**Text to read**.
┄┄┄┄┄┄

The Shares are owned by BSI, free and clear of any Encumbrance or restriction
on transfer of any kind. The Shares are duly authorized, validly issued and
fully paid and nonassessable. Except as set forth above, there are no shares of
capital stock or other equity securities of the Company outstanding. There are
no outstanding warrants, options, agreements, convertible or exchangeable
securities or other commitments pursuant to which the Company is or may become
obligated to issue, sell, purchase, return or redeem any shares of capital
stock or other securities of the Company, and there are not any equity
securities of the Company reserved for issuance for any purpose.

         3.6       Subsidiaries. PART 3.6 of the Disclosure Schedule sets forth
for Total Administrative Benefit Systems, Inc., the Company's wholly owned
subsidiary ("Subsidiary"): (a) the jurisdiction of incorporation and date of
formation; (b) the federal employer identification number; (c) the headquarters
address, telephone number and facsimile number; (d) the directors and officers,
indicating all current title(s) of each individual; (e) the registered agent
and/or office in the jurisdiction of incorporation (if applicable); (f) all
foreign jurisdictions in which the Subsidiary is qualified or registered to do
business, the date it so qualified or registered, and the registered agent
and/or office in each such jurisdiction (if applicable); (g) all fictitious,
assumed or other names of any type that are registered or used by the Subsidiary
or under which the Subsidiary has done business at any time since May 5, 1993;
and (h) any name changes, recapitalizations, mergers, reorganizations or similar
events since the date of formation of the Subsidiary. The Company, directly or
indirectly, owns of record and beneficially the capital stock of the Subsidiary,
free and clear of any Encumbrance or restriction on transfer of any kind. The
Subsidiary is a corporation duly organized, validly existing and in good
standing under the laws of its jurisdiction of incorporation, has all requisite
corporate power to carry on its business as it currently is conducted and to
own, lease or operate the properties and assets it now owns, leases or operates.

┄┄┄┄┄┄

**Input material**.
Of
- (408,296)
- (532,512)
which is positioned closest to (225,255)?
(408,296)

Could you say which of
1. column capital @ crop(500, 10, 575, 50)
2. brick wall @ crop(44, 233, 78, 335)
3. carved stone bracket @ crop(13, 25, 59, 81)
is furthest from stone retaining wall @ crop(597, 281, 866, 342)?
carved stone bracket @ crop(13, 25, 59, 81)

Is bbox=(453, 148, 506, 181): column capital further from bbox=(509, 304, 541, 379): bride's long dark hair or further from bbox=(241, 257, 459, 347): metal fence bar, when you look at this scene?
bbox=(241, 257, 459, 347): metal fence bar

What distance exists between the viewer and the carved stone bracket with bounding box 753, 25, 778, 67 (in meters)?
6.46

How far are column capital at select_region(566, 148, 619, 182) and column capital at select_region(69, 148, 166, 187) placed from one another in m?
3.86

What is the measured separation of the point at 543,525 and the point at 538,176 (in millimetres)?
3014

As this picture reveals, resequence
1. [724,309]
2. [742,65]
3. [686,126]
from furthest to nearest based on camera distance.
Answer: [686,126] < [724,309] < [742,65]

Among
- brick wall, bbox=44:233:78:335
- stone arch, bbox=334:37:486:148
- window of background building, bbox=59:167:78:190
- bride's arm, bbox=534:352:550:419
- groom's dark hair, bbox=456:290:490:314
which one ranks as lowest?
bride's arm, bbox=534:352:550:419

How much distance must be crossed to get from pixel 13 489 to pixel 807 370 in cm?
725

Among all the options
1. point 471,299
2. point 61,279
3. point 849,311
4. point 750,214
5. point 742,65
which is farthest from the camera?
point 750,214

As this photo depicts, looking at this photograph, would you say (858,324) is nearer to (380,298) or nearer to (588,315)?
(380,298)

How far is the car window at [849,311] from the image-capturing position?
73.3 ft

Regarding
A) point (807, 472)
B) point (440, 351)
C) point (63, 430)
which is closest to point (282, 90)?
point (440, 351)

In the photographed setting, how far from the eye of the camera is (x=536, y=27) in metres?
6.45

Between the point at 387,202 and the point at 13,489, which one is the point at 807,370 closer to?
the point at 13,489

┄┄┄┄┄┄

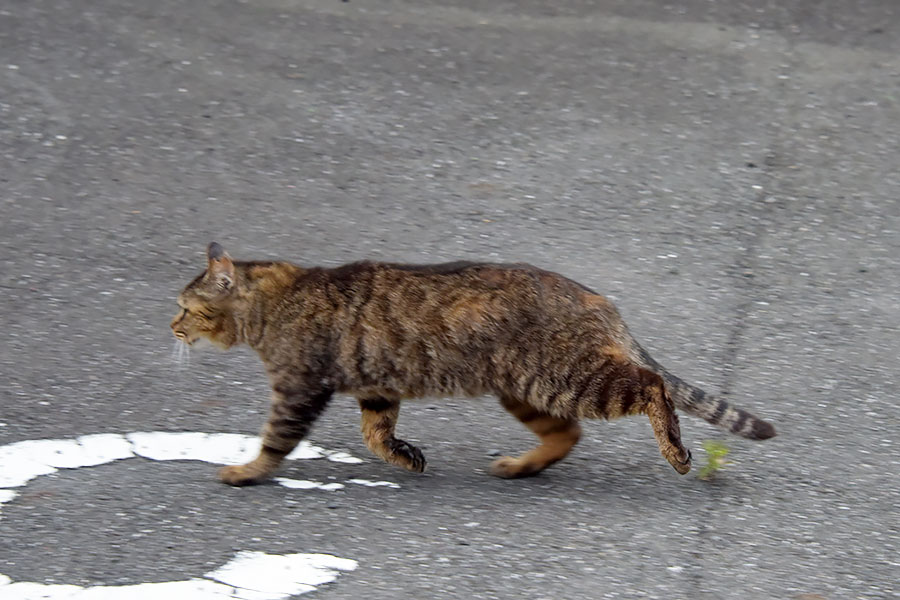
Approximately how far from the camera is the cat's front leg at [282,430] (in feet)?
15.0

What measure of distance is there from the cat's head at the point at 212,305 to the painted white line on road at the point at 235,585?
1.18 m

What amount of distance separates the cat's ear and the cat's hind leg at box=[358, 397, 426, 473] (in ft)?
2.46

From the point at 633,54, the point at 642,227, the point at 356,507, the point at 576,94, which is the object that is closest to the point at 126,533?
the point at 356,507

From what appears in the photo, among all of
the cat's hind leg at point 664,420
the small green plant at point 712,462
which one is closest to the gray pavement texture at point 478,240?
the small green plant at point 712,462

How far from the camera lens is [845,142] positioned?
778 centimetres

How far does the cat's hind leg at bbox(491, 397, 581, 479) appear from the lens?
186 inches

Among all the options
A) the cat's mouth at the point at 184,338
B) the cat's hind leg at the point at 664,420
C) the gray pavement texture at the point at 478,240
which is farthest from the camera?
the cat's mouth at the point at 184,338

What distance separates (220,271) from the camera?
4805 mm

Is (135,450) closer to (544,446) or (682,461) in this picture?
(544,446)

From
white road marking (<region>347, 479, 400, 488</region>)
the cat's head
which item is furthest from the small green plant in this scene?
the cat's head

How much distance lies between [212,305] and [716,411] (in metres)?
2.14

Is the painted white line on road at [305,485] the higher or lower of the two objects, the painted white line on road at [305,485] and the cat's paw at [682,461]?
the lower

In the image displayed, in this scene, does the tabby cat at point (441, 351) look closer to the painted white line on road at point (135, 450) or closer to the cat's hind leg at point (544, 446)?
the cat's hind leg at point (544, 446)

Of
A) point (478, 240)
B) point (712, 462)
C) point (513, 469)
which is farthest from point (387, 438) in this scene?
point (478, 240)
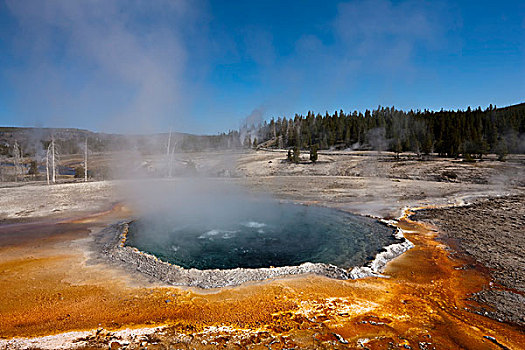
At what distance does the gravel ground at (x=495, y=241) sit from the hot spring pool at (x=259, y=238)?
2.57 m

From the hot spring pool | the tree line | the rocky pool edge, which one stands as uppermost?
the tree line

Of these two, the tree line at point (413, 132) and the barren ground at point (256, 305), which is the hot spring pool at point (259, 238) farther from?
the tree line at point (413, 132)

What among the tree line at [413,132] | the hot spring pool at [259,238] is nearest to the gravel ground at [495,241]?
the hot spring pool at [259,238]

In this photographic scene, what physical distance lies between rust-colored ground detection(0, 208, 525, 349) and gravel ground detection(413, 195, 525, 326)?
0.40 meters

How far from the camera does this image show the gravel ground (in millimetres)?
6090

┄┄┄┄┄┄

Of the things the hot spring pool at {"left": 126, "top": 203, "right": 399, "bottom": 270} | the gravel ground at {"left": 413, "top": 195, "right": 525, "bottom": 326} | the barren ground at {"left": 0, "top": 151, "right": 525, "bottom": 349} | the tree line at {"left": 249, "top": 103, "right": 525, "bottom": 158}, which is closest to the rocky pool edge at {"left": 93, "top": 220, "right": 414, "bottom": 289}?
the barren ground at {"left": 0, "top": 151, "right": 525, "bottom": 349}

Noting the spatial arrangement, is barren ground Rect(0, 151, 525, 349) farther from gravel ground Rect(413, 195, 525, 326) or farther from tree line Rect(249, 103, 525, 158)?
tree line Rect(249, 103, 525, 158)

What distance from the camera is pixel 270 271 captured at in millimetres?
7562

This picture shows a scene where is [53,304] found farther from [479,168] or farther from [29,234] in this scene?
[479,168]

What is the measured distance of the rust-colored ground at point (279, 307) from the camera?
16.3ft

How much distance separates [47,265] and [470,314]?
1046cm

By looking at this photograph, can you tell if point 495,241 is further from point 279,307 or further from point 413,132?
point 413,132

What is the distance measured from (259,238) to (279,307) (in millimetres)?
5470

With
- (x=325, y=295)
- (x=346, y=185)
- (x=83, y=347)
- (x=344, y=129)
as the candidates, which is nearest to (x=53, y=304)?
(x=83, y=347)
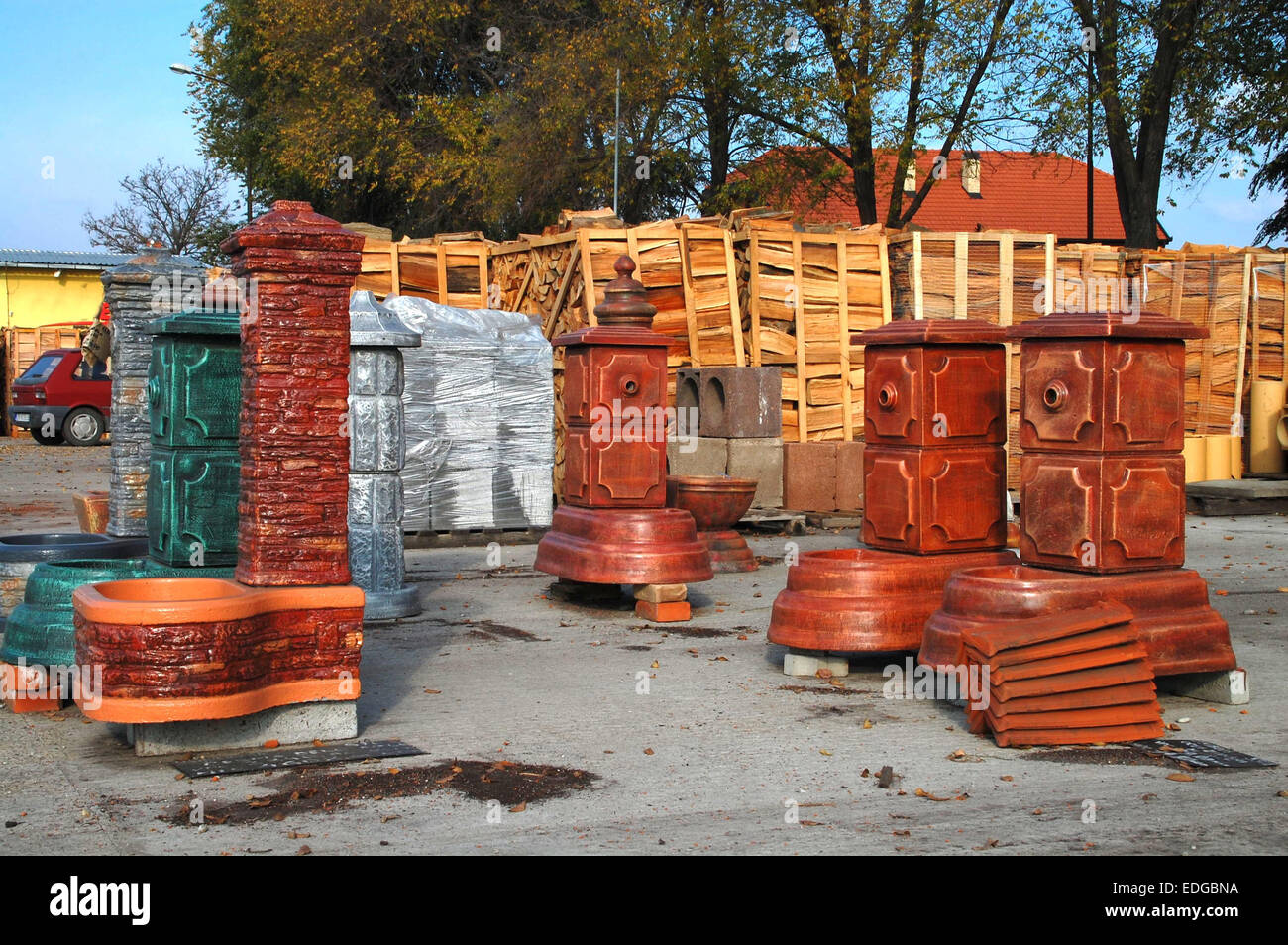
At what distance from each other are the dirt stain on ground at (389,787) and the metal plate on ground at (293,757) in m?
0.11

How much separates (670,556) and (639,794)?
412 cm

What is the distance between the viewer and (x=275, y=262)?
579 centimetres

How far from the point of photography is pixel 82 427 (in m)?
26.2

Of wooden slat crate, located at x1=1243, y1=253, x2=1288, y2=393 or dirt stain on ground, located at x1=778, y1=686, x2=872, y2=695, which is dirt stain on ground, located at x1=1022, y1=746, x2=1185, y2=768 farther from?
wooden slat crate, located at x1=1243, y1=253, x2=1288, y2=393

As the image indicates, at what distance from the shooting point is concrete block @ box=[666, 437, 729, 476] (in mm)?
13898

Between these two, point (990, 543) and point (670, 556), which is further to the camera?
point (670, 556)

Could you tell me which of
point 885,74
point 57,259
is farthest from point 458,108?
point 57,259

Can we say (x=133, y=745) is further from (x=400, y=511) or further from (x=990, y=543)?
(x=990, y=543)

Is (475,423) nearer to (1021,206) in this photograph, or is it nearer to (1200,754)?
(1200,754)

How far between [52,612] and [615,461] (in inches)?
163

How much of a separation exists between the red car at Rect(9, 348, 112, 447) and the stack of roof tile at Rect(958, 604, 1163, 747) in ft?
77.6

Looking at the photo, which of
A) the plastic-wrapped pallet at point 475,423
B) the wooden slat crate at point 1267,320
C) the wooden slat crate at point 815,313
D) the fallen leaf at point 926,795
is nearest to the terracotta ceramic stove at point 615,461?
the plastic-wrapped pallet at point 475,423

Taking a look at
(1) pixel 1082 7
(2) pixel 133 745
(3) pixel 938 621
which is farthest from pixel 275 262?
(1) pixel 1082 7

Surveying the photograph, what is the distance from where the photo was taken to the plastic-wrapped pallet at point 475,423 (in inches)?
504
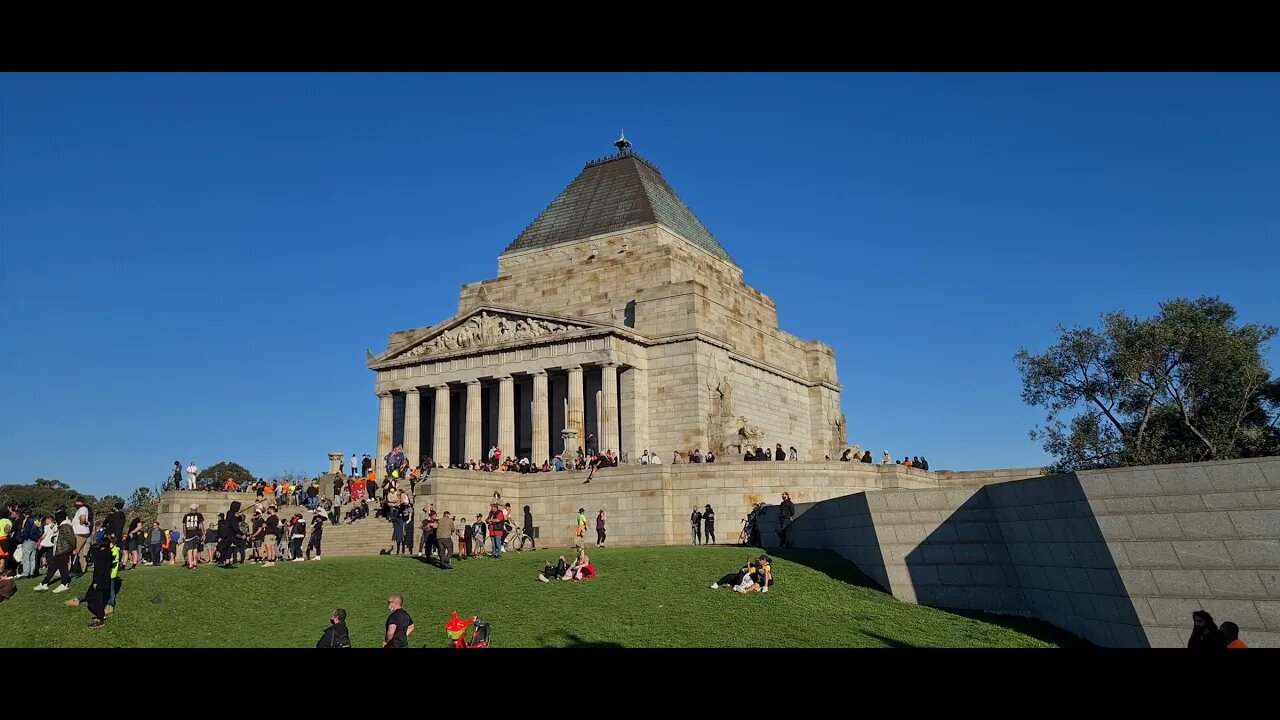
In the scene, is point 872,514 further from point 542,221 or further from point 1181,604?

┄┄┄┄┄┄

**Tasks to perform**.
[A] Please pull out every line of the listing that contains the word "hind", copying each line in full.
[B] Carry on the agreement passage about share ownership and the subsidiary, starting after its final sentence.
The listing has no connection to the agreement passage.

**Answers provided**.
[A]
What amount of distance separates the cat's ear and the cat's hind leg at box=[358, 397, 426, 473] (in ft)?
the cat's hind leg at point 664,420
How far does the cat's hind leg at bbox(491, 397, 581, 479) appear from the lens?
B) the cat's hind leg at the point at 664,420
In the image displayed, in this scene, does the tabby cat at point (441, 351) look closer to the painted white line on road at point (135, 450) or closer to the cat's hind leg at point (544, 446)?
the cat's hind leg at point (544, 446)

[B]
The Subsidiary is duly qualified or licensed to do business as a foreign
corporation and is in good standing in each jurisdiction in which the nature of
its business or the ownership, leasing or holding of its properties makes such
qualification necessary and in which a failure so to qualify would have a
material adverse effect on the Company and it Subsidiary, taken as a whole. All
of the issued and outstanding shares of capital stock of the Subsidiary have
been duly authorized, validly issued and are fully paid and nonassessable. There
are no outstanding warrants, options, agreements, convertible or exchangeable
securities or other commitments pursuant to which the Subsidiary is or may
become obligated to issue, sell, purchase, return or redeem any shares of
capital stock or other securities of such Subsidiary, and there are not any
equity securities of the Subsidiary reserved for issuance for any purpose. The
Company does not own any securities of any corporation or any other interest in
any Person and has not since May 5, 1993, except as set forth on PART 3.6 of the
Disclosure Schedule. BSI has delivered or made available to Purchaser true and
correct copies of the Subsidiary's charter and bylaws, as currently in effect.

         3.7       Financial Statements. The BSI Financial Statements have been
prepared in accordance with GAAP, except for (with respect to the interim BSI
Financial Statements) the lack of footnotes. All adjustments (consisting of
normal recurring accruals) considered necessary for a fair presentation have
been included in the BSI Financial Statements.  Except as set forth on the
Company Financial Statements, the Company Financial Statements have been
prepared in accordance with GAAP and fairly present, in all material respects
(as





                                      -8-
<PAGE>   15

measured at the Company level), the consolidated results of operations and
financial condition of the Company and its Subsidiary for the periods and as of
the dates set forth.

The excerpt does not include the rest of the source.